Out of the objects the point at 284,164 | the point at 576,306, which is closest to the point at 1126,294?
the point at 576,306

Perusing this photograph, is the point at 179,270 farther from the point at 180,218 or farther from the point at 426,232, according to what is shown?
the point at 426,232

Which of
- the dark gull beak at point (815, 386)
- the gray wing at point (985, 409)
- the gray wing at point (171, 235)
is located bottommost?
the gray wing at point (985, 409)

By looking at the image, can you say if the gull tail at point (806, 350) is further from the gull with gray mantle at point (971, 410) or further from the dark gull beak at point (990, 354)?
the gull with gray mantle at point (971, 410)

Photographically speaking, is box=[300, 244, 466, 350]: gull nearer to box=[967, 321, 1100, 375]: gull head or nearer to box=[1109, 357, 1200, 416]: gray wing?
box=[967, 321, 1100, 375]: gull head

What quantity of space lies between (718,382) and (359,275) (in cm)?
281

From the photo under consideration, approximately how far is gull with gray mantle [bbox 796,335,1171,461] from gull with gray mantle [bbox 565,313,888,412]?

☆ ☆ ☆

Turn every line of the listing into a numbered list, skipping the blank lines.

▶ [Output below]:
1. Out of the objects the point at 284,164 | the point at 576,306, which is closest to the point at 1126,294?
2. the point at 576,306
3. Perusing this photograph, is the point at 179,270 farther from the point at 180,218 or farther from the point at 426,232, according to what is shown?
4. the point at 426,232
5. Which of
6. - the dark gull beak at point (815, 386)
7. - the gray wing at point (985, 409)
8. - the gray wing at point (171, 235)
9. is located bottommost?
10. the gray wing at point (985, 409)
11. By looking at the image, can you say if the gull tail at point (806, 350) is further from the gull with gray mantle at point (971, 410) or further from the dark gull beak at point (990, 354)?
12. the gull with gray mantle at point (971, 410)
13. Photographically speaking, is box=[300, 244, 466, 350]: gull nearer to box=[967, 321, 1100, 375]: gull head or nearer to box=[1109, 357, 1200, 416]: gray wing?
14. box=[967, 321, 1100, 375]: gull head
15. What quantity of space lies between (718,382) and (359,275) (in cm)?
16. 281
17. From the photo under consideration, approximately how far is gull with gray mantle [bbox 796,335,1171,461] from gull with gray mantle [bbox 565,313,888,412]?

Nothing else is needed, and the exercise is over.